Traders reported a pick-up in buying orders from mid-sized companies keen to square off their annual compliance requirements following today’s deadline for submitting 2014 emissions figures.
“With the market below €7, they felt it was a good time to buy, if only in small volumes,” said one trader.
A second trader said speculators were keen to prop up prices ahead of what is likely to be bearish 2014 emissions data published by the Commission on Wednesday, though others said they expected little market reaction if the figures came in near expected levels of 5.5% down year-on-year.

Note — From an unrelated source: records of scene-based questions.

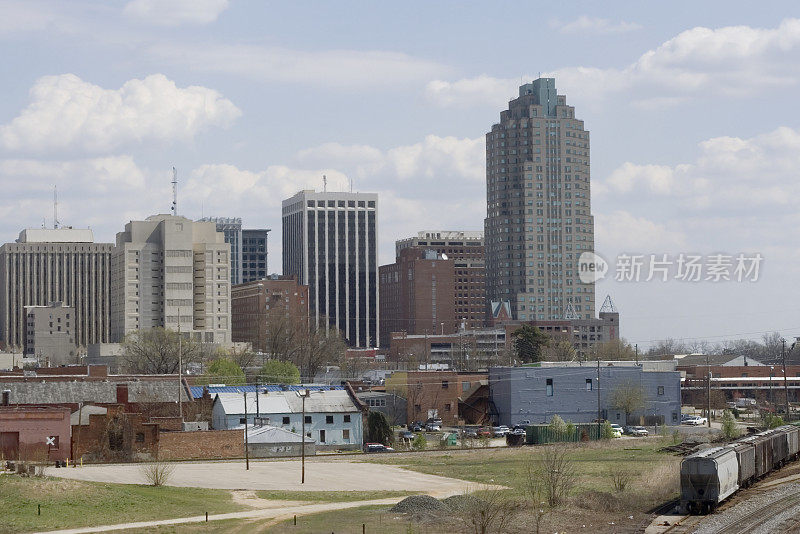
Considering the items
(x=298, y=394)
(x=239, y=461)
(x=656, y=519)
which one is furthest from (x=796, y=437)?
(x=298, y=394)

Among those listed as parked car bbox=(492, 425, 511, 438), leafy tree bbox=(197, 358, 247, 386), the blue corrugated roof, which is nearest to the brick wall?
the blue corrugated roof

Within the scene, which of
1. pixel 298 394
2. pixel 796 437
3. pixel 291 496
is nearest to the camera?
pixel 291 496

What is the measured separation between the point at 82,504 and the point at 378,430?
5739cm

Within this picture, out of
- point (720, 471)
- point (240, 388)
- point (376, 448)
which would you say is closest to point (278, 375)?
point (240, 388)

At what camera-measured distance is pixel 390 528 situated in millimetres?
52250

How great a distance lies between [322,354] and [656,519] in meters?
139

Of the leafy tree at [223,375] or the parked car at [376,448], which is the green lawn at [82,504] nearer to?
the parked car at [376,448]

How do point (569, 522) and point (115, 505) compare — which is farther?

Tuesday’s EU auction for 2.9 million units cleared at €6.79, 12 cents below the front-year futures and 7 cents below the spot market at the time the auction’s bidding window closed.

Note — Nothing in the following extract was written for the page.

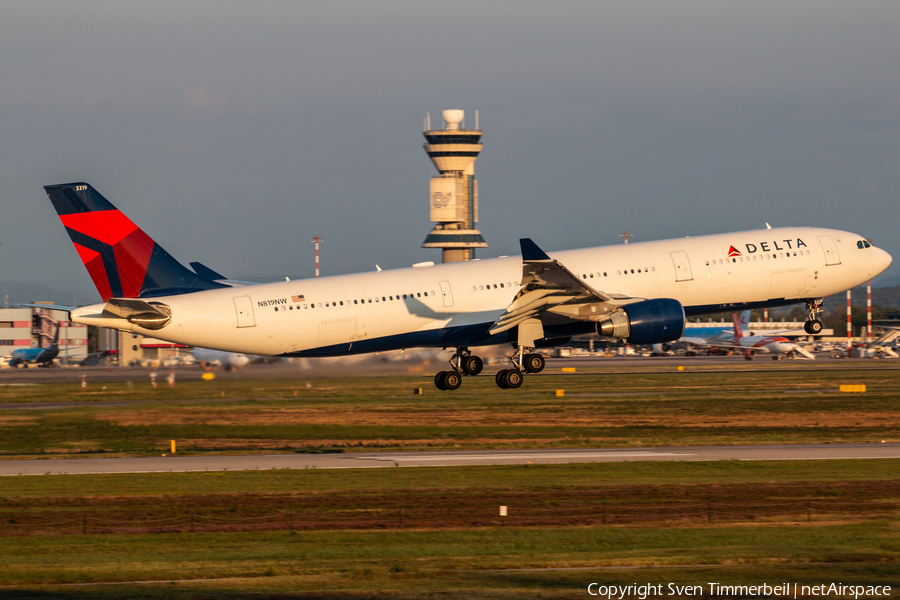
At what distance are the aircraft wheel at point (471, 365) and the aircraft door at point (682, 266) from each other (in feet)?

However, buyers had pushed the benchmark futures up in the minutes before the auction ended, meaning prices held some ground until just after 0930 GMT, when selling pressure was ratcheted up and EUAs hit their intraday lows.
The auction – the final sale for Q1 – had a fairly healthy bid-to-cover ratio of 2.32 but contrasted sharply to Monday’s sale, which cleared 3 cents above the spot market.
EU governments sold 62.7 million spot EUAs in March – the most in 13 months – for an average price of €6.73 each, raising €422.1 million.
The 21 auctions held this month appeared to showcase strong interest, attracting an average of nearly 19 bidders per sale – the highest level since Feb. 2014.
The mean bid price across the auctions was just 4 cents below the sale price, well below the 17-cent and 8-cent average discounts seen in January and February respectively.
But the buyers’ individual appetites seemed smaller than usual, as March’s auctions featured an oversubscription rate of 3.22, down from the 3.64 seen in the first two months of the year and the 4.9 recorded in 2014’s sales.
In fact March’s subscription rate was the lowest since Sept. 2013, according to data compiled by Carbon Pulse. This may have been a result of the increased volumes.
That said the stats could also show a reduction in so-called “piss-taking” bids, or those that are set at unrealistic prices or that seek quantities in excess of a buyer’s actual needs, which are entered in an attempt to influence the market.
Governments are due to sell a further 54 million spot EUAs in April.